_What to do_
Quote the data word for word, starting at the line that contains "Komputer na światło, nie" and ending at the line that contains "Marty Raybon &". Leave the pictures out of your answer.

_Available data_

....

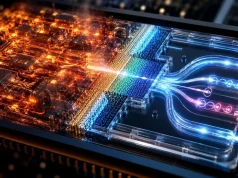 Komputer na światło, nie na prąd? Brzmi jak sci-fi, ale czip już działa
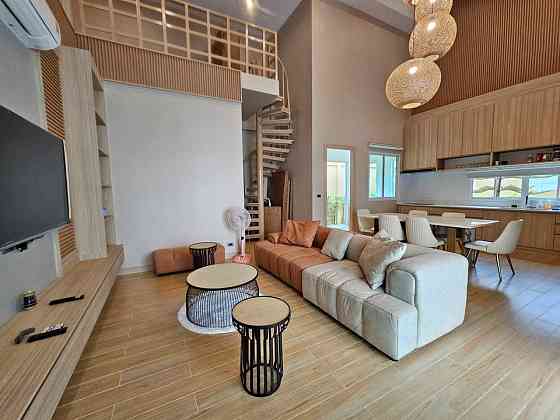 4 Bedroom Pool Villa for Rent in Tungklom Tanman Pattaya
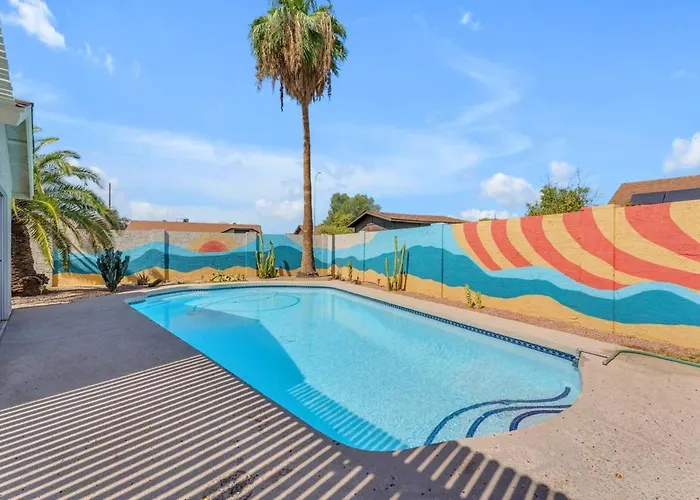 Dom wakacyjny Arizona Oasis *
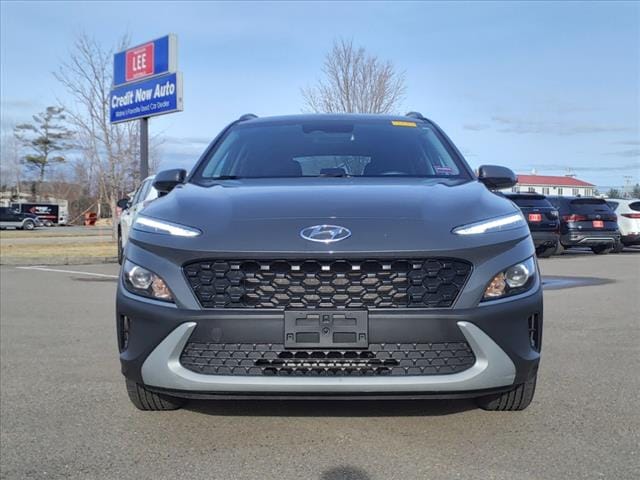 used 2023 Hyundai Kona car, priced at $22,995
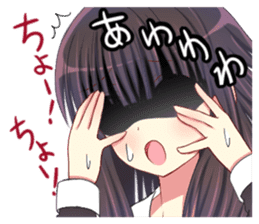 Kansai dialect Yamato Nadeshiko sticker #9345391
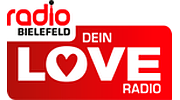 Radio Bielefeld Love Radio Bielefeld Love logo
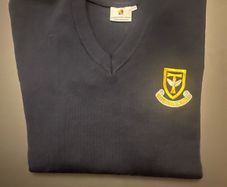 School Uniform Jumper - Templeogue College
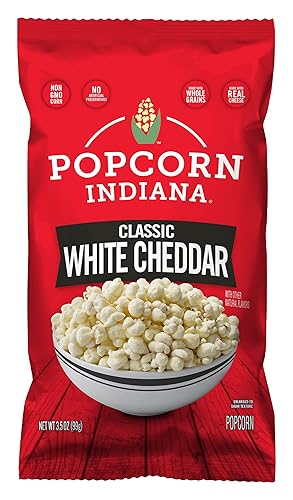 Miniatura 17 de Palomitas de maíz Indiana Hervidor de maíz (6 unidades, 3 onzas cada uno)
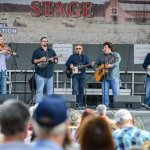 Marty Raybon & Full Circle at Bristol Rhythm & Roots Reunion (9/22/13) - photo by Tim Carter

....

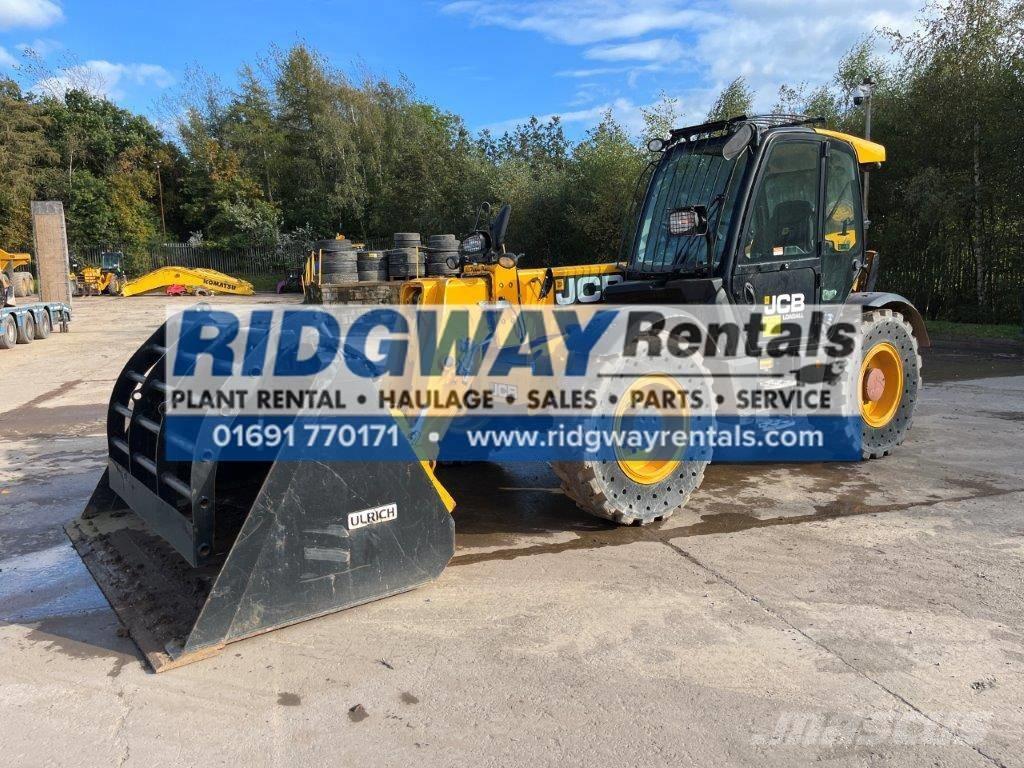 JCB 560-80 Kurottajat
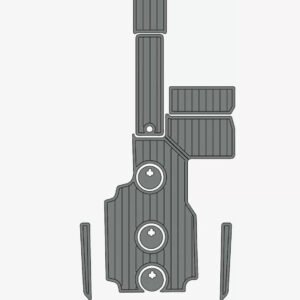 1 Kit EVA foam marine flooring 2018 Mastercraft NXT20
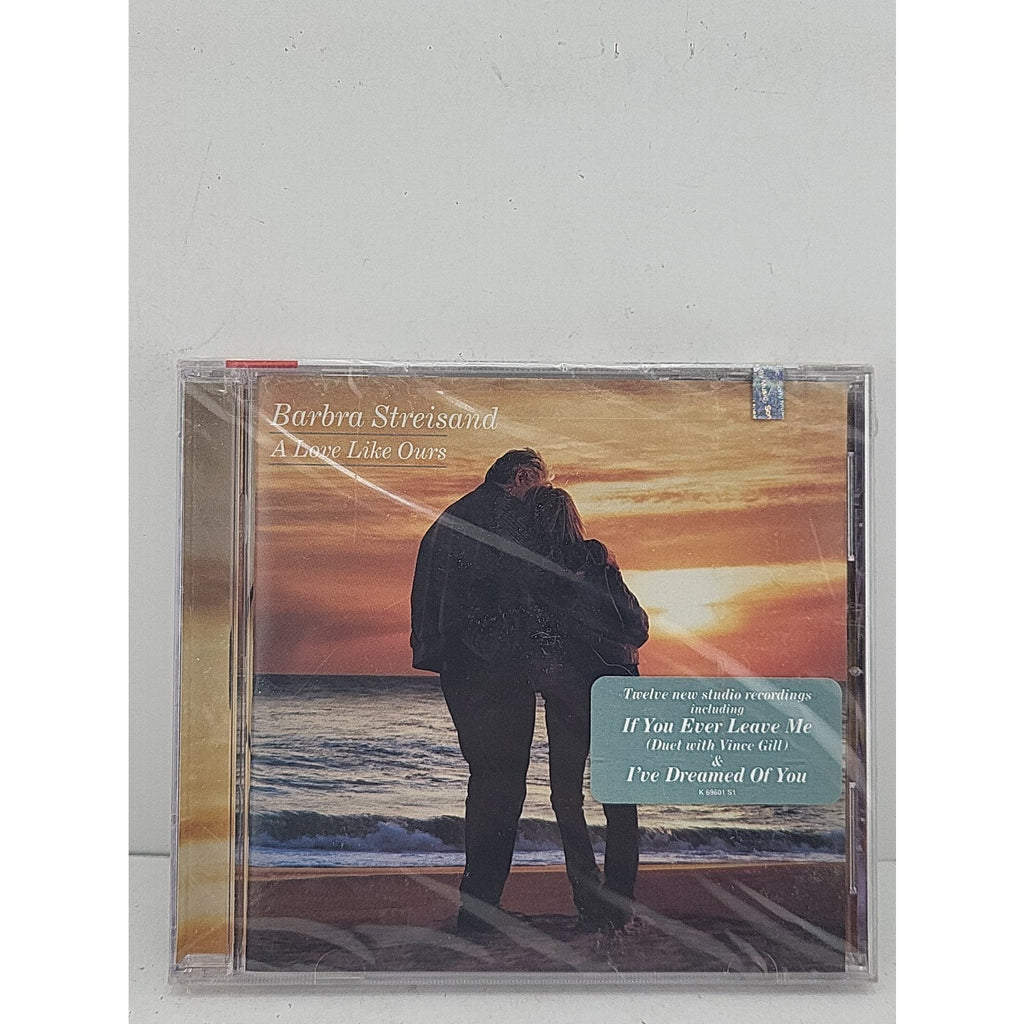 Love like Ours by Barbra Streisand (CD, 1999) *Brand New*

....

_Task result_
 Komputer na światło, nie na prąd? Brzmi jak sci-fi, ale czip już działa
 4 Bedroom Pool Villa for Rent in Tungklom Tanman Pattaya
 Dom wakacyjny Arizona Oasis *
 used 2023 Hyundai Kona car, priced at $22,995
 Kansai dialect Yamato Nadeshiko sticker #9345391
 Radio Bielefeld Love Radio Bielefeld Love logo
 School Uniform Jumper - Templeogue College
 Miniatura 17 de Palomitas de maíz Indiana Hervidor de maíz (6 unidades, 3 onzas cada uno)
 Marty Raybon & Full Circle at Bristol Rhythm & Roots Reunion (9/22/13) - photo by Tim Carter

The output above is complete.